**TEXT SECTION**
=== Section Start ===

ABSTRACT

Type 2 diabetes mellitus is a common metabolic disorder that is characterized by hyperglycemia without absolute insulin deficiency, and the triad of impaired glucose uptake into insulin-sensitive tissues, with skeletal muscle most affected, increased glucose production by the liver, and impaired insulin secretion. It is typically accompanied by other metabolic disorders that share defective insulin action as part of their pathogenesis (metabolic syndrome or syndrome X), such as central obesity, hypertriglyceridemia, atherosclerosis, hypertension, and hyper- androgenism in women secondary to polycystic ovaries (PCO). In the past, type 2 diabetes was often portrayed as the "mild" form of diabetes, with little prognostic significance. We now know that nothing could be farther from the truth. Diabetes has the dubious distinction of being the number 1 cause of adult blindness, kidney failure, and nontraumatic limb amputation in much of the industrialized world; type 2 diabetes makes up the majority of these statistics because of the 10:1 ratio of affected persons versus type 1 diabetes. Moreover, the worldwide incidence of type 2 diabetes and associated illnesses is skyrocketing, which has led the World Health Organization (WHO) to designate diabetes as a health crisis. A positive development is the availability of antidiabetic drugs that act at many different sites in the glucose homeostasis system. Thus, we now have the ability to use multidrug regimens that allow most patients to attain their target goal for glycemia, and the onus is on practicing physicians to be familiar with their use.

=== Section End ===

**GOAL OF THE EXERCISE**
Answer these questions from the abstract:
1. Which tissue is most affected by impaired glucose uptake in type 2 diabetes?
2. What ratio of persons affected by type 2 diabetes versus type 1 diabetes does the abstract give?
3. Which organization designated diabetes a health crisis?
The data below have no connection to the abstract above.

**AVAILABLE DATA**

=== Section Start ===

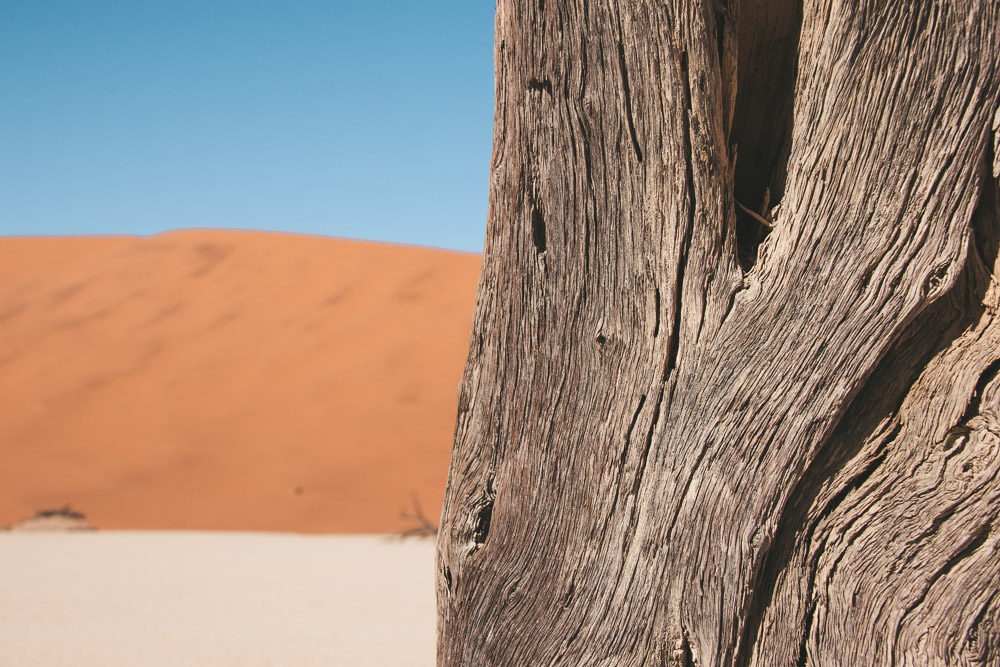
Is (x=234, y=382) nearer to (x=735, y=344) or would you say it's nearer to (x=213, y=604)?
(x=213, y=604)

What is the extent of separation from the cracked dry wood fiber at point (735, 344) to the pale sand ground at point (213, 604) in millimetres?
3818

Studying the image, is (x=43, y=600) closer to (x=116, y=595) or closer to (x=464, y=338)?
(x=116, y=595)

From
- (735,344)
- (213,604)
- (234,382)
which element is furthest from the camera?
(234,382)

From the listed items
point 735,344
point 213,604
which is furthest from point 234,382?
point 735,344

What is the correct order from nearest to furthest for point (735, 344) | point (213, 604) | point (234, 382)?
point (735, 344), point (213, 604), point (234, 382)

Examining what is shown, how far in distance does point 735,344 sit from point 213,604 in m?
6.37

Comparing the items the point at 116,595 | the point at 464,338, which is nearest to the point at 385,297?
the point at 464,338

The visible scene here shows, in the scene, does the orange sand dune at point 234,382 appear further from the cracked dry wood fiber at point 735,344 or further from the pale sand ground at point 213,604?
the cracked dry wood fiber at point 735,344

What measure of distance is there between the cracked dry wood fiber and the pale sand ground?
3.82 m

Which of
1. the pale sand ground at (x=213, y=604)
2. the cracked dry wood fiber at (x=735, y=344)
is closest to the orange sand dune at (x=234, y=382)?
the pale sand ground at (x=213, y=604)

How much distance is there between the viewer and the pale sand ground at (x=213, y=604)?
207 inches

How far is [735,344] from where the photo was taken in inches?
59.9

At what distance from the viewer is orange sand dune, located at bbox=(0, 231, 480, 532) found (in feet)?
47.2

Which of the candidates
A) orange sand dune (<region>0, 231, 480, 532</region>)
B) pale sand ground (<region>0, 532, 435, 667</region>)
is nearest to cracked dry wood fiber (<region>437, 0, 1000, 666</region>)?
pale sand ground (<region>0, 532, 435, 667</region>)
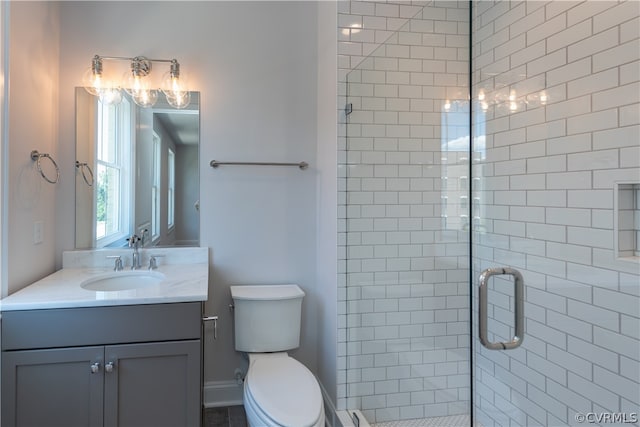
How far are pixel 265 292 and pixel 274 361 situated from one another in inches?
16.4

=== Section End ===
=== Section Start ===

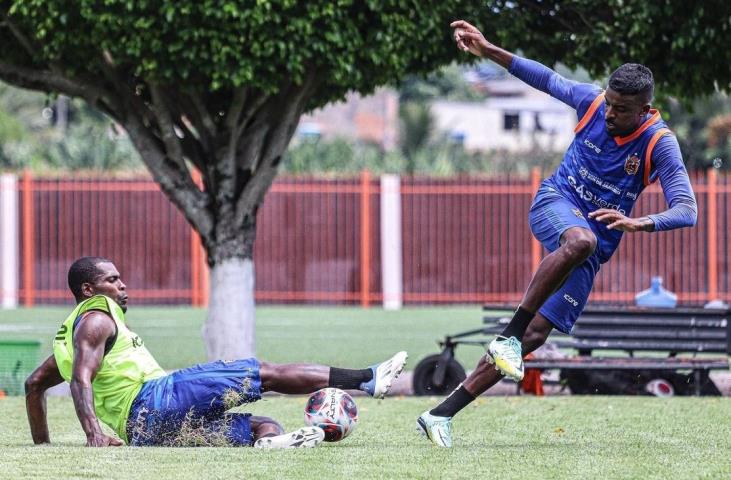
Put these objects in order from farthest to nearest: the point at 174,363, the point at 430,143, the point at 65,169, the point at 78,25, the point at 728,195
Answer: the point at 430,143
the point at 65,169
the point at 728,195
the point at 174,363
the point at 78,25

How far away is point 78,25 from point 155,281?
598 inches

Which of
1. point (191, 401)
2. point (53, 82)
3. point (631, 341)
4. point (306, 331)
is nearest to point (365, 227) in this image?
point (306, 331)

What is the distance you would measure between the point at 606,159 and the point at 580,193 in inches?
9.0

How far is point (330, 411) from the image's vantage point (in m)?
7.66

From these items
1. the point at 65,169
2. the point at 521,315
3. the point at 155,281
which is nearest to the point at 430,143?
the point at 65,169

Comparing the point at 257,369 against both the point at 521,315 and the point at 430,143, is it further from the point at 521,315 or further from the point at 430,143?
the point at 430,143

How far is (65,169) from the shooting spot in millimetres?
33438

=== Section End ===

**TASK ANSWER**
1. Skeletal muscle
2. 10:1
3. The World Health Organization (WHO)